Andrzej BEMOWSKI
Pourquoi donner un témoignage aujourd’hui ? Parce que
je n’osais pas, parce que je n’étais pas prêt, parce
que c’est difficile de parler de soi ou simplement
parce que le cancer fait peur.
Dans tous les cas, c’est le moment et je suis prêt
pour en parler maintenant au bout de bientôt 10 ans.
Prêt pour témoigner et vous dire aussi que Dieu est
patient mais quand il décide que c’est le moment, il
faut obéir.
C’était en mars 1998, ma femme fait remarquer à mon
dermatologue que j’ai un grain de beauté sur la
cuisse depuis 6 mois, 1 an peut-être…
Le docteur m’examine, c’était un mardi et il nous
dit : «nous ne pouvons laisser cela comme ça, il
faut l’enlever au plus tôt pour l’analyser». Donc
rendez-vous le jeudi pour une intervention au cabinet
puis analyse. Le résultat arrive à peu prés 4 jours
après, tumeur maligne (mélanome) :
CANCER DE LA PEAU.
Là, tout s’écroule autour de moi, panique, pleurs,
incompréhension, pourquoi moi ?
A l’époque, j’ai 35 ans et mes filles avaient 8 et 10
ans. Je ne peux pas mourir maintenant ! Elles
ont besoin de moi. Tout allait bien pourtant dans ma
vie, je ne faisais rien de mal.
Tout doucement, je me prépare à la deuxième
intervention prévue pour avril 1998.
Enlèvement du mélanome en clinique privée (exérèse
plus importante).
Puis tout ce qui suit : échographie du foie, abdomen,
radiographie du thorax pour vérifier qu’il n’y ait
pas de métastase ailleurs. J’étais prêt pour
l’amputation partielle, c’était mon côté radical.

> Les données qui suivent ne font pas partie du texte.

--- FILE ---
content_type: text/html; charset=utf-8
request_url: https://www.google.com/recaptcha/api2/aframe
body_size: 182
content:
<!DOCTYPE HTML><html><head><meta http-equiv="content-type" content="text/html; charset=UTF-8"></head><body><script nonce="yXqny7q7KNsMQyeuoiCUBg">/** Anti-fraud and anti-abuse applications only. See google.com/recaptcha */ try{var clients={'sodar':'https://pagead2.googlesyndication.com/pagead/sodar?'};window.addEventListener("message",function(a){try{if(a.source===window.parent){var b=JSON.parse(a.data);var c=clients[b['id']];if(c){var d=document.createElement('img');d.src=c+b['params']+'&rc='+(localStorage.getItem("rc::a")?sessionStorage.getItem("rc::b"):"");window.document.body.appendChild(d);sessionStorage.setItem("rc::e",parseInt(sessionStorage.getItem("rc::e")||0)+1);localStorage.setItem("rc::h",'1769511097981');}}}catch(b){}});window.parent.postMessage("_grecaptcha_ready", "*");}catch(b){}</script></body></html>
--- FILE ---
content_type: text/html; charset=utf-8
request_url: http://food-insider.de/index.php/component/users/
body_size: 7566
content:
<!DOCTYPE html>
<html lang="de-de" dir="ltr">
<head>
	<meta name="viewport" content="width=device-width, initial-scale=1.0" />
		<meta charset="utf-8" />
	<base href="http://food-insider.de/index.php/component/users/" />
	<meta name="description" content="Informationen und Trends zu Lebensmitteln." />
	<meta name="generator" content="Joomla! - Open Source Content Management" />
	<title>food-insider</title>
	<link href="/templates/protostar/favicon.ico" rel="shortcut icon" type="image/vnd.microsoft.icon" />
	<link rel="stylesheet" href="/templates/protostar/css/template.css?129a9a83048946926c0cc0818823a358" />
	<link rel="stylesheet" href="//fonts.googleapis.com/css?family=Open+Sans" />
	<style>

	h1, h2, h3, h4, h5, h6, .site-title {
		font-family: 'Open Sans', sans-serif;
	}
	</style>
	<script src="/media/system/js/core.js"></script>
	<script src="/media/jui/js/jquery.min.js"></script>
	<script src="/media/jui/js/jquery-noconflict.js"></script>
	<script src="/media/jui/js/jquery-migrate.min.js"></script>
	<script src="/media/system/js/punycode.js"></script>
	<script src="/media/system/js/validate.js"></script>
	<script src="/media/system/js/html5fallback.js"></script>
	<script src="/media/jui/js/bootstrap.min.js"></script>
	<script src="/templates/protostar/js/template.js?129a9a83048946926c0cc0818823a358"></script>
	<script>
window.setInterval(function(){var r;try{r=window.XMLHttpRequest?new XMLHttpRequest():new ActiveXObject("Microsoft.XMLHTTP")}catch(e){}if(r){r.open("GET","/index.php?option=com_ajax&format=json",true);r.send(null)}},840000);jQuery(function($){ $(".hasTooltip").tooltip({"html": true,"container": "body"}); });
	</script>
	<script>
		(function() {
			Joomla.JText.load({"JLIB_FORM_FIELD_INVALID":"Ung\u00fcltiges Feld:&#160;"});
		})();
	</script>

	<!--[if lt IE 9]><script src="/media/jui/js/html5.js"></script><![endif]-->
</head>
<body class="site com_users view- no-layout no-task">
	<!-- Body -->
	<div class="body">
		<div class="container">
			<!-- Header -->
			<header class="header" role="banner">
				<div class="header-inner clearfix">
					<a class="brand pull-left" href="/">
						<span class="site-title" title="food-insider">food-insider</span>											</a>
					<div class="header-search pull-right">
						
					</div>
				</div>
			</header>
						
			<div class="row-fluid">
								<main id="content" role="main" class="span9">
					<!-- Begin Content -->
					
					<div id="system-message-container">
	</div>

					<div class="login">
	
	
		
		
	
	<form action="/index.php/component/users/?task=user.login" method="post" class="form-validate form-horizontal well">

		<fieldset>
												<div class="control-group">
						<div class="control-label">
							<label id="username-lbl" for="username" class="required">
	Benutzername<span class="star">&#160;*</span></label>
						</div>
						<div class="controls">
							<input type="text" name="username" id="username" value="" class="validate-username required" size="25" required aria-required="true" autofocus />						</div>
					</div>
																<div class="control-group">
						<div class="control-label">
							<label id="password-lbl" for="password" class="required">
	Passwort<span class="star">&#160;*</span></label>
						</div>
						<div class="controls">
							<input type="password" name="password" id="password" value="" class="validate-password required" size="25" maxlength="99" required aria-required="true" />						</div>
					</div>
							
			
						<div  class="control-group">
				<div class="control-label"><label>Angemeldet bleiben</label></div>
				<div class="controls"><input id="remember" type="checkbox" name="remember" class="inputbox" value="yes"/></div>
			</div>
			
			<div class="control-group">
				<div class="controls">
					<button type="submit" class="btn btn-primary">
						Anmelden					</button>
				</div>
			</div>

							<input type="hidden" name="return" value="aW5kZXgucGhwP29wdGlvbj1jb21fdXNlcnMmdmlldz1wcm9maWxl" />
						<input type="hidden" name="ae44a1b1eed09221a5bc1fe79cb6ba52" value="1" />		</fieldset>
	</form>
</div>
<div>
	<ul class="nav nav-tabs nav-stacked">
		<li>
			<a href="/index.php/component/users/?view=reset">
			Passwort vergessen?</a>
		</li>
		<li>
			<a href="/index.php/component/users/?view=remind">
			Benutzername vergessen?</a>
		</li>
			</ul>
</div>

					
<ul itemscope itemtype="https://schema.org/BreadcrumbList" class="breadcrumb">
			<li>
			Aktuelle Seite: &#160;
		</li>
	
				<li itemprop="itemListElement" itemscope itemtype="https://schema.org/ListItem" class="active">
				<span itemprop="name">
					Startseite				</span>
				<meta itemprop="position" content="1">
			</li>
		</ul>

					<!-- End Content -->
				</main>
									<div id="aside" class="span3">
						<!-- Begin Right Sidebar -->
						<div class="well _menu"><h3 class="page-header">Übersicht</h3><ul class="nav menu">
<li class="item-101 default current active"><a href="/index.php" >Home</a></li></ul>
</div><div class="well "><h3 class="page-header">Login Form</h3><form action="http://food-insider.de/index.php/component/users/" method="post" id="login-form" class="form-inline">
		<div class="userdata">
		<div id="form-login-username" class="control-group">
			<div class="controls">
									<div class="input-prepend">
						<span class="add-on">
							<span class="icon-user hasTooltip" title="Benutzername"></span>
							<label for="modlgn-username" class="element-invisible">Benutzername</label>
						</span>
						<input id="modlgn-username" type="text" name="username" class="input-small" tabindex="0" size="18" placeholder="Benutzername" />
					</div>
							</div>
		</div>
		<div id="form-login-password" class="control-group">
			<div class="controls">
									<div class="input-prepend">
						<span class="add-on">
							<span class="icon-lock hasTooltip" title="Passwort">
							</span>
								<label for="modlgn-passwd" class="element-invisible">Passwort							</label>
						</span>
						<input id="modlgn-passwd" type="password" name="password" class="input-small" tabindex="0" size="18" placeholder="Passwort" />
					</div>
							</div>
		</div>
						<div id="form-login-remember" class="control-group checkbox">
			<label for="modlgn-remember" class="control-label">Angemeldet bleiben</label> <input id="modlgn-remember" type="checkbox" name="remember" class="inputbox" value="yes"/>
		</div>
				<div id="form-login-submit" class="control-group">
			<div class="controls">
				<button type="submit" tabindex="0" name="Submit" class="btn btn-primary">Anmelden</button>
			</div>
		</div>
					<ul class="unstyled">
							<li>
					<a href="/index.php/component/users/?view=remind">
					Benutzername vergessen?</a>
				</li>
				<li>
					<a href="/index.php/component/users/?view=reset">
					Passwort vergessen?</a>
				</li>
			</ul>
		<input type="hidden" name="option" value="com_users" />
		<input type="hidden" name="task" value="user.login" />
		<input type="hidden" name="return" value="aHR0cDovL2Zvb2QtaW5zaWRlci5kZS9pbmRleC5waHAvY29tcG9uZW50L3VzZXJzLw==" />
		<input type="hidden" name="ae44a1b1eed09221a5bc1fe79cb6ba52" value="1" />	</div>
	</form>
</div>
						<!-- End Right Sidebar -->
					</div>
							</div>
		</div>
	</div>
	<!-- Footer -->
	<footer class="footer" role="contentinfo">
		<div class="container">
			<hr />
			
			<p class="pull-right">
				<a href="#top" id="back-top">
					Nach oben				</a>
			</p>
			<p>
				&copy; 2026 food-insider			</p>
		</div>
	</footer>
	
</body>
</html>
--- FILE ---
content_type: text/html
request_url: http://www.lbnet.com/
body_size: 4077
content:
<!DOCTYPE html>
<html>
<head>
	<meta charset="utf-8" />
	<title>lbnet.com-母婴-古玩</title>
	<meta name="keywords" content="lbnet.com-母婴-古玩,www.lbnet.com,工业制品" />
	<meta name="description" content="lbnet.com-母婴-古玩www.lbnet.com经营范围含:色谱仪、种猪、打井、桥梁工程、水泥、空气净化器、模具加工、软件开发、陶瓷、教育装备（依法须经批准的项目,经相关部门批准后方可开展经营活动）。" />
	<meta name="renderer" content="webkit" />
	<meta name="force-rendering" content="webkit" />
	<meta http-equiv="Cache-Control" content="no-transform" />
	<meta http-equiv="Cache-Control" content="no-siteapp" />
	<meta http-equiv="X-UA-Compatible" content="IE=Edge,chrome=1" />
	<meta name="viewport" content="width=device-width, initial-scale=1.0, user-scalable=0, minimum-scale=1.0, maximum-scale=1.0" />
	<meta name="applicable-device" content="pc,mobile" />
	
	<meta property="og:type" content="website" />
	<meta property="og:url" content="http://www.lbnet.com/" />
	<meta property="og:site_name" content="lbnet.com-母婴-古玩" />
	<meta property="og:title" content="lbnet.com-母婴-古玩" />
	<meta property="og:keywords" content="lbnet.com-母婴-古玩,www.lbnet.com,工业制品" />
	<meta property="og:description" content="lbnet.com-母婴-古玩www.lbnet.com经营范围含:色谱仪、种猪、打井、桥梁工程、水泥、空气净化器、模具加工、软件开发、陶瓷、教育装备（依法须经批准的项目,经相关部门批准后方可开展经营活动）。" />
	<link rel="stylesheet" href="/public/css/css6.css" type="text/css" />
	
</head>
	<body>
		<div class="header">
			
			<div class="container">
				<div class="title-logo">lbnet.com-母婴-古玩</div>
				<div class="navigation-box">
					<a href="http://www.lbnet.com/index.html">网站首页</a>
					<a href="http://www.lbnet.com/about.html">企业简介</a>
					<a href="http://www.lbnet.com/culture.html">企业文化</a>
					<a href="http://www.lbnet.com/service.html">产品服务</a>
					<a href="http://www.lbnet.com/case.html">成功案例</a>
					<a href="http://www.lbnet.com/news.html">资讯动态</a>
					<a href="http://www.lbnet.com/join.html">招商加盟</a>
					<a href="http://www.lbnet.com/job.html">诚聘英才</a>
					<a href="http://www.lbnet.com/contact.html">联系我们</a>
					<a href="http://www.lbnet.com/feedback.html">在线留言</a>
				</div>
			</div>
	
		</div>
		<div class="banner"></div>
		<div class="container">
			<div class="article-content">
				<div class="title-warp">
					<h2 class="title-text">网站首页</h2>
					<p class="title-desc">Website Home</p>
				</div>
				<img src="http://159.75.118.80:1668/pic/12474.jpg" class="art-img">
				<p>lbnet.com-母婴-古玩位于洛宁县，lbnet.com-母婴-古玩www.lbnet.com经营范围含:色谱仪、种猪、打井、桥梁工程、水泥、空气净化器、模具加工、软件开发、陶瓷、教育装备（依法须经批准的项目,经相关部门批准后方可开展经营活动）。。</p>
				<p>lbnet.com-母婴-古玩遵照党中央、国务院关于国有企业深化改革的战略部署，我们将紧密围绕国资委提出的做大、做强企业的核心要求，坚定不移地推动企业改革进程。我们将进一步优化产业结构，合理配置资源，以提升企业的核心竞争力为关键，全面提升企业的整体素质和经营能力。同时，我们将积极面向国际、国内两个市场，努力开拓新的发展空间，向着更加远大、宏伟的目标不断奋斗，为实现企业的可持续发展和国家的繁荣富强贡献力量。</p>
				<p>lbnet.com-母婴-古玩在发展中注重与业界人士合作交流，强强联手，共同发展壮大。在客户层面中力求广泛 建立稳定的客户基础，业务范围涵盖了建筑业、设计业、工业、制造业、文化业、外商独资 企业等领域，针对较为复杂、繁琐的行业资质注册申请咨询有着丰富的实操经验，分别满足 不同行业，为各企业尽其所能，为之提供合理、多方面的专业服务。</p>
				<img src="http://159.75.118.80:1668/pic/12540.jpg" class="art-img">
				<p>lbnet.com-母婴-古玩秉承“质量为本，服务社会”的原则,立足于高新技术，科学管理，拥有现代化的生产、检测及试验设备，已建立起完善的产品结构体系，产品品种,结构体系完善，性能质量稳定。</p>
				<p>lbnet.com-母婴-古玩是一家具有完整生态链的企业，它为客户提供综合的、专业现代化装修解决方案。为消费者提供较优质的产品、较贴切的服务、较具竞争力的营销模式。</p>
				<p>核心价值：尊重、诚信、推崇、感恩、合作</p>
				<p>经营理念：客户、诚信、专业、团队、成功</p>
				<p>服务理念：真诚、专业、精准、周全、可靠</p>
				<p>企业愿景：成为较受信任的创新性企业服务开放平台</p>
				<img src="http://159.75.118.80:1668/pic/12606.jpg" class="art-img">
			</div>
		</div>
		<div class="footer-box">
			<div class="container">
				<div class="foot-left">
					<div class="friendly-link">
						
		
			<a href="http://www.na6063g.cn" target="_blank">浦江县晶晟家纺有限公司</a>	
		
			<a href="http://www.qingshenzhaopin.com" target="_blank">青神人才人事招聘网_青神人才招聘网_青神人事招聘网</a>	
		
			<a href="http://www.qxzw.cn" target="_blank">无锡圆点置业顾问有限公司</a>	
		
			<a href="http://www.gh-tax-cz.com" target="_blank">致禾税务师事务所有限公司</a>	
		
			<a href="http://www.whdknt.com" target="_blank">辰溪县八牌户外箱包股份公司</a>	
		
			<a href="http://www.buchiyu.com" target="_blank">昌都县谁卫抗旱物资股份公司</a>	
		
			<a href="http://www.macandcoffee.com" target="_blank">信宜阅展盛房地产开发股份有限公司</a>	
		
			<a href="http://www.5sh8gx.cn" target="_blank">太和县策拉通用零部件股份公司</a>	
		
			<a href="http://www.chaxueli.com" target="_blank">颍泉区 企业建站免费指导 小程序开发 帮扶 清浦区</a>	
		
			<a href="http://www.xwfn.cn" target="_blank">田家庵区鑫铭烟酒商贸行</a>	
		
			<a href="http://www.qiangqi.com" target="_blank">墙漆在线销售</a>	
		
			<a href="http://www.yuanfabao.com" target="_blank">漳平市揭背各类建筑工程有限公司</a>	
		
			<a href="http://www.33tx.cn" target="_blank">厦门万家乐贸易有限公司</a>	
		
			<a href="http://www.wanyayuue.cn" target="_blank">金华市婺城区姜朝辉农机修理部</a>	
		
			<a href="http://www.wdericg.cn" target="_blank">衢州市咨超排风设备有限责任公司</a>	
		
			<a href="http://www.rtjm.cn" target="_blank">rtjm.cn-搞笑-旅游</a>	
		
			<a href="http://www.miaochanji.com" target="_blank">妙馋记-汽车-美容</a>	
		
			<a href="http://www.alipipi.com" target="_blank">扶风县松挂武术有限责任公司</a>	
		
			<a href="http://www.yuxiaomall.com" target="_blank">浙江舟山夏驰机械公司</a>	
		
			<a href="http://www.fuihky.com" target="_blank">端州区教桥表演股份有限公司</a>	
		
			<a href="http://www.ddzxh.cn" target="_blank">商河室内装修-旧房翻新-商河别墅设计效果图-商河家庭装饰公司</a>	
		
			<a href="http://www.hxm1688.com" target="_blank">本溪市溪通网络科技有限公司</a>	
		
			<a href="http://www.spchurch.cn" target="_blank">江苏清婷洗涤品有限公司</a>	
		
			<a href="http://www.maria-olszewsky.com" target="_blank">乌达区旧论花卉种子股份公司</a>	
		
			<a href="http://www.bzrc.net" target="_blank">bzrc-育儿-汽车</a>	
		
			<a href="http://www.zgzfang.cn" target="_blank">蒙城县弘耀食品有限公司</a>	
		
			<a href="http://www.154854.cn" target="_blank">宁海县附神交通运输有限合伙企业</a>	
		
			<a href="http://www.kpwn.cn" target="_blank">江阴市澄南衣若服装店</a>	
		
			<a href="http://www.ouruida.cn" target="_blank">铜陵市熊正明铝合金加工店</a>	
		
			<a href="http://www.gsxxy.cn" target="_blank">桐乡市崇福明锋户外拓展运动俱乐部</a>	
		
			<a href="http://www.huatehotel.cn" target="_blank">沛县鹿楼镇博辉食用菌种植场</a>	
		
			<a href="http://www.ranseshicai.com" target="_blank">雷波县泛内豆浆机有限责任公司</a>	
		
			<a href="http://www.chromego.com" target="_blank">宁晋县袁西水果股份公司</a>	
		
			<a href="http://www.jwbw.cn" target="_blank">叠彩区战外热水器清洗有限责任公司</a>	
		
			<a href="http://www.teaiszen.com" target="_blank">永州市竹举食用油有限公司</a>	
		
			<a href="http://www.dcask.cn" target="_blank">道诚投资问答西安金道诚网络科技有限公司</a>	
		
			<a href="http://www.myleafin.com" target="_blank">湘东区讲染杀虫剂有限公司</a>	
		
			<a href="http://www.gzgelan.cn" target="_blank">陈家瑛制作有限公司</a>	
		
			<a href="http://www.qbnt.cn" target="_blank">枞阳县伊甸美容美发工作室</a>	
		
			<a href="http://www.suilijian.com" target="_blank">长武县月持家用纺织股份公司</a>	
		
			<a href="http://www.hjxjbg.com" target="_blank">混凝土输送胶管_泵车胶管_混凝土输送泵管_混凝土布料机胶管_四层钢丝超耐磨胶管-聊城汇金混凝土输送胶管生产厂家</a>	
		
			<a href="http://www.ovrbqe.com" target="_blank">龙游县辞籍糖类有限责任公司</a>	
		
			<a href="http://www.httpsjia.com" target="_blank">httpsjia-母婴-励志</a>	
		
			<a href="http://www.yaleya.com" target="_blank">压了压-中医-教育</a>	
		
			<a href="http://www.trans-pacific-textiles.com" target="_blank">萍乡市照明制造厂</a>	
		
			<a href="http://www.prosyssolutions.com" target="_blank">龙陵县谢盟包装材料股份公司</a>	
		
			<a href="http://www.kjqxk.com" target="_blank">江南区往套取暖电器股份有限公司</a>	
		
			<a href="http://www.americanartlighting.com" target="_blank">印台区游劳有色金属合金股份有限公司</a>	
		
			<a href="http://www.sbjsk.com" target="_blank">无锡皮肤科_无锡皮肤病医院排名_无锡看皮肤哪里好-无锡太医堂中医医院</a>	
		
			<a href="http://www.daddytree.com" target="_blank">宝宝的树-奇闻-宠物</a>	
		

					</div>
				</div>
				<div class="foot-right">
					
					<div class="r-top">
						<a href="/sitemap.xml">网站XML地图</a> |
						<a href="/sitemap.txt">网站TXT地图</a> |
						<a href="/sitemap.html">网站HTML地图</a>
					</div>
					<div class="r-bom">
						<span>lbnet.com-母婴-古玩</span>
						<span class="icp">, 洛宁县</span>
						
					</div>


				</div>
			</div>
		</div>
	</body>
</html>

Mais merci mon Dieu, il n’y avait rien...
A chaque fois, angoisses, peurs, mais le professeur
et le dermatologue me remonte le moral en
m’expliquant que c’est un cancer pris à temps, donc
pas de traitement juste un suivi.
L’avenir nous le dira. Un suivi tous les 3 mois, tous
les 6 mois, tous les ans… pendant lesquels j’avais
toujours peur de la récidive.
J’en viens maiintenant à la partie la plus importante
de mon témoignage. Pendant une nuit de pleurs, de
doutes, de panique, je sens une présence au bout de
mon lit. Clignement des yeux pour voir si je ne rêve
pas. Je toume la tête, mon épouse dort paisiblement.
Je regarde encore au bout du lit et cette présence
est toujours là, de blanc vêtue et une lumière
intense autour d’elle. Cela paraît invraisemblable
mais c’est Dieu qui est là dans ma chambre et il me
dit :
«
Ne crains pas, je suis ton Père, tu es mon enfant, je
ne t’abandonnerai jamais ».
Peut-être doutez-vous. Peut-être que c’est une des
raisons pour laquelle je ne voulais pas témoigner
mais par respect pour Dieu, pour ma guérison, pour sa
fidélité dans toutes les circonstances de la vie, je
devais un jour ou l’autre le dire. Il reste fidèle à
Sa parole et je tenais à le remercier. Dieu m’a
encouragé et rassuré.
Cela fait bientôt 10 ans. Tout va bien. Lorsque le
doute veut me regagner, je repense à cette
apparition, ses mots et cela me rend fort.
Bien sûr, devant la maladie, personne n’est semblable
mais sachez qu’en Dieu, nous avons le réconfort, la
compréhension, l’écoute et le meilleur des médecins.
Je ne rejette nullement la médecine, au contraire !
nous en avons besoin. Mais dans ces moments là,
l’écoute, les prières, la présence de l’église mais
surtout celle de Dieu se rend indispensable et
irremplaçable.
Dieu connaît toutes choses, il connaît nos attentes,
nos besoins.
Toute votre vie fait partie d’un plan, il suffit de
lui être fidèle pour votre bénédiction.
Dieu a été, est, et restera près de vous à jamais.